それで、用を足し終えて振り返って唖然としたよ。電車が無いんだ。

 緑のラインの入った見慣れた電車が、跡形もなく無くなっちまってたんだよ。アナウンスどころか、ドアーの閉まる音や電車が動き出す時やなんかの音だってしなかったんだぜ? 確かに俺は後ろを向いてたよ? それだって、電車が発車すれば何かしら音だとか、気配だとかでわかりそうなもんだろう? 確かにこの後の事やなんかを考えてはいたし、生まれて初めての野小便で注意力は多少削がれていたかもしれないぜ? でも、それにしたって電車が発車するのに気づかないってこたぁなかろうよ。

 俺は思わず駆け寄ったね。それで線路をのぞきこんだよ。でもそこには線路しかなかったね。もちろん、そんなところに電車が隠れてると思ったわけじゃぁないよ? そこまで俺は取り乱しちゃいなかったさ。じゃあなにかって、俺は俺のカバンを探したのさ。

 俺はちょいと頭を働かせてね、電車を降りる時、カバンをドアーの開閉部分に置いておいたのさ。そうすりゃあ、もしも俺が用を足してる最中に電車が発車しようとしたって、ドアーが閉まるのを邪魔されて、少なくともすぐには発車できないだろうと踏んだのさ。車内はもぬけの殻だったからね。誰もそれをどけてくれる奴なんかいやしないだろう?

 いや、勘違いしないでくれよ? 俺は普段、そんなことをするような奴じゃないんだぜ? でもね、背に腹は代えられないだろう? 俺はドアーの開閉を邪魔する試みを遂行したのさ。

 それが、俺のカバンは電車ごと消えちまったんだ。忽然とだぜ? 全く、これには参っちゃったよ。途方に暮れたね。絶望さえしたさ。

 それでもいつまでもそうしているわけにもいかないだろう? 俺は駅の中を見て周ることにしたんだ。と言っても、いかにも田舎という風体の、そこから全体が見渡せるような小さな駅だ。普通の駅と言うより、路面電車やなんかの駅みたいだったね。見て周るというほど大仰な作業なんかしなくとも、見てわかるような情報は全て手に入ったさ。

 俺はまず駅の名前を調べたよ。誰だってまずそうするだろうことを、俺もしたというだけのことさ。駅の名前はやっぱり知らない名前だったね。俺は別に、山手線の駅名を全て空で言えるほど電車に詳しかないよ。でもだ。そんな俺でもこんな駅は山手線どころか東京にだってないだろうことはわかったのさ。

 なんて名前の駅だったかって? それが思い出せないんだよ。嘘じゃない。適当言ってるんじゃないよ? 本当だよ? だけども、どうにも思い出せないんだ。でも、およそ人が思いつくような駅名じゃなかったことだけはよく覚えてる。人が思いつくような駅名でもなければ、人が使うような駅名でもなかったし、人が発音するような駅名でもなかったね。俺が読めたんだから、確かにそれは日本の言語を使って書かれたものであるということは確かだったとは思うんだ。でも、その珍妙とでも言えばいいのか、奇妙とでも言えばいいのか、不可思議な駅名はとてもじゃないが人がつけたものだとは思えないような名前だったね。それだけはよく覚えてる。

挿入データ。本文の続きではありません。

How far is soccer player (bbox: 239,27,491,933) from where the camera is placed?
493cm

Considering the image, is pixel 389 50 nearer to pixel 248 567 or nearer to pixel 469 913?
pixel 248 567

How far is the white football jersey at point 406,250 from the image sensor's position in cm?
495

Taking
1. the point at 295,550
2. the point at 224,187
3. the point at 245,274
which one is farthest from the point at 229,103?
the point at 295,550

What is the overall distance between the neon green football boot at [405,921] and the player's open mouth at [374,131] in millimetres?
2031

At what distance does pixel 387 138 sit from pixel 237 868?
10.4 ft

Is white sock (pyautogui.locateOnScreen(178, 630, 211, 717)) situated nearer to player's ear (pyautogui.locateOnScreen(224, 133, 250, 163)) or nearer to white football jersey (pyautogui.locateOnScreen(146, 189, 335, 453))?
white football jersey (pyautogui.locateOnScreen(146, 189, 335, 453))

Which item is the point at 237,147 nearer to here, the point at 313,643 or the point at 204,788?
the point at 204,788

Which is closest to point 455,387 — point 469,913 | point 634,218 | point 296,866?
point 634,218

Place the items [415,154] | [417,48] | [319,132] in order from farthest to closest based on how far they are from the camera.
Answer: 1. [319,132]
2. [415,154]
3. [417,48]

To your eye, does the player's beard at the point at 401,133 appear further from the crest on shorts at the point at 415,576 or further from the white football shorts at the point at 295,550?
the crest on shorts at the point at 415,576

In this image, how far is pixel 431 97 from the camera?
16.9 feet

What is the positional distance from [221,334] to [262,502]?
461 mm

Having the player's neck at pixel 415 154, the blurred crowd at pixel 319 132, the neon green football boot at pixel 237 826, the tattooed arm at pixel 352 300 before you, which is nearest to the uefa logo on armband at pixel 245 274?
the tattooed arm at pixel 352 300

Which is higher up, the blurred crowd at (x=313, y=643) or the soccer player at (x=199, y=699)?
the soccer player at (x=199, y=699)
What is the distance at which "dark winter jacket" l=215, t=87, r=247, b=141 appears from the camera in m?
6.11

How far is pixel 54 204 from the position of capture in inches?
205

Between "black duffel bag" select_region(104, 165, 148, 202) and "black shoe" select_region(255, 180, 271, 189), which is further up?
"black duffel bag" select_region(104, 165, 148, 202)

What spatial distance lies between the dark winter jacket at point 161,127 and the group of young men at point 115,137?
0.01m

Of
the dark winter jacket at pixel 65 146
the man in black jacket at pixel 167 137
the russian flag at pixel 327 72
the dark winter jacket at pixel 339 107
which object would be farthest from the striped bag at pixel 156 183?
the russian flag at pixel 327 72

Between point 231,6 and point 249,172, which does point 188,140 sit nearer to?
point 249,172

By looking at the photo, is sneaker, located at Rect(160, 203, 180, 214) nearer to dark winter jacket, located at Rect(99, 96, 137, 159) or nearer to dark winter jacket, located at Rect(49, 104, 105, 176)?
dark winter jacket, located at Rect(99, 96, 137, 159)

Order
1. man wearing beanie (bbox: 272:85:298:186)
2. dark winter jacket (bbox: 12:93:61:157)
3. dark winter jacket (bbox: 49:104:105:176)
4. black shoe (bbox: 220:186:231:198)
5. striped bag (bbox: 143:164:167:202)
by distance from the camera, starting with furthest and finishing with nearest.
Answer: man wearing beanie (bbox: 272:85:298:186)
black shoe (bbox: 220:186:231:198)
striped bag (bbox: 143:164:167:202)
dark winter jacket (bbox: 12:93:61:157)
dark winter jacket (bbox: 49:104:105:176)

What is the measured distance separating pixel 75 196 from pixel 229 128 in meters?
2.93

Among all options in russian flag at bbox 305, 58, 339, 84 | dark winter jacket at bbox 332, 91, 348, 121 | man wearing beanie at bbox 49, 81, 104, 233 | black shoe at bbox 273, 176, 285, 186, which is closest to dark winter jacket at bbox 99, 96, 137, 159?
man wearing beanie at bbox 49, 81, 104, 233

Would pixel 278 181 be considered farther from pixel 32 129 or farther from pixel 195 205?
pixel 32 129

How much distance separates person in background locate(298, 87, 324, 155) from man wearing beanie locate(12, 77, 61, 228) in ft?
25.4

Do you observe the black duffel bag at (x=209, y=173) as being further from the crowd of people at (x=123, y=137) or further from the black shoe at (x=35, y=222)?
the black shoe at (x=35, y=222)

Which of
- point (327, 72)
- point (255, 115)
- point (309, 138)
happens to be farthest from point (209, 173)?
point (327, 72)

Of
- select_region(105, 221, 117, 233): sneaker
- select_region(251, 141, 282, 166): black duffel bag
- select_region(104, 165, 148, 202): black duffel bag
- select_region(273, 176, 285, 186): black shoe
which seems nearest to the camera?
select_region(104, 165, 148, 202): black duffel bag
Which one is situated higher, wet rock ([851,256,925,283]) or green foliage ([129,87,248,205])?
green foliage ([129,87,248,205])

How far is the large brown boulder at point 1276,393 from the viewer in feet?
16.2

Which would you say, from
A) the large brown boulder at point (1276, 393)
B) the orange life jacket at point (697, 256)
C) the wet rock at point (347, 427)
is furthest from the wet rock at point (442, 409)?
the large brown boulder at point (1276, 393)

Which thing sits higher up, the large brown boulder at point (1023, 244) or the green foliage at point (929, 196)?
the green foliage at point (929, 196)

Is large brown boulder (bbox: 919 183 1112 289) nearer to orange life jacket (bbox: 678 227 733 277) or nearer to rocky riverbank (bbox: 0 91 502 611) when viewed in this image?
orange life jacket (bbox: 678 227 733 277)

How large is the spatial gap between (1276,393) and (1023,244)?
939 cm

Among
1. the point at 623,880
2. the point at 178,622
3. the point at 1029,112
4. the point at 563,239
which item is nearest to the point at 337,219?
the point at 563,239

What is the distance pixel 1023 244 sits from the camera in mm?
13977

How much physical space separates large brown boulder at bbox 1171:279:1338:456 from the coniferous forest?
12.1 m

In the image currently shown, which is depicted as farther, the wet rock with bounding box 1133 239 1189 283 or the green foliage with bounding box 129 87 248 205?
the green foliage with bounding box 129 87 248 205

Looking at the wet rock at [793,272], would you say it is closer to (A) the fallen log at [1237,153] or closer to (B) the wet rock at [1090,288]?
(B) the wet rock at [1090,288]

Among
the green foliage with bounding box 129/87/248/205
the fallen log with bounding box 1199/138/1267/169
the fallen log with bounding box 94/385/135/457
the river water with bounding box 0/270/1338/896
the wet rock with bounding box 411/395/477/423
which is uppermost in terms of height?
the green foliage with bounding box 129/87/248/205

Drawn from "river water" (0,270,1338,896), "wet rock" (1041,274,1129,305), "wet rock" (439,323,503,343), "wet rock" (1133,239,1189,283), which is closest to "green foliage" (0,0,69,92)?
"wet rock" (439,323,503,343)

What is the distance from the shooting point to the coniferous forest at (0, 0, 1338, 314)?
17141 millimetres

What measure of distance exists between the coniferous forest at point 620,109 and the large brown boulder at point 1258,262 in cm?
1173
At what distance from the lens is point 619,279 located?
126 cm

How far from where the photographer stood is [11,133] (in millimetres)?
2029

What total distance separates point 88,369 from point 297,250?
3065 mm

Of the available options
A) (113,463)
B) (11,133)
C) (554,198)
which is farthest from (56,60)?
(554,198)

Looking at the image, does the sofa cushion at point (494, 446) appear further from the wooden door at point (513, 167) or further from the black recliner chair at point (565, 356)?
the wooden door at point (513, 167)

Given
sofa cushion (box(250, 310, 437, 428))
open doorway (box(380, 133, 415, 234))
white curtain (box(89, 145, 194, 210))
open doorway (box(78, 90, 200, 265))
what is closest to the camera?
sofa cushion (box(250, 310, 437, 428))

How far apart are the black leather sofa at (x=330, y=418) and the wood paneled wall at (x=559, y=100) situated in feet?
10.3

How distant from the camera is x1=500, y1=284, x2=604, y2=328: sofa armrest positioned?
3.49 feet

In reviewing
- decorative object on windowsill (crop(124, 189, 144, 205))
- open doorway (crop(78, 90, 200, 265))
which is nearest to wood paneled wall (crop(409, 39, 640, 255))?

 駅の名前がわかると、俺はホームのベンチに腰かけて電車を待つことにしたのさ。こんな得体の知れない土地で、真っ暗な中を歩き回るのは危険だと思ってね。恥を承知であえて言うのなら、単純に怖くもあったのさ俺は。だから、それ以上は行動しないことにしたんだ。ベンチに腰掛けて、電源の入らないスマホの電源ボタンを押してみたり、ポケットの中に何が入っているか、つまりその時の俺の全所有物を確認してみたり、また真っ暗な辺りを注意深く眺めてみたりってことをしてたんだな。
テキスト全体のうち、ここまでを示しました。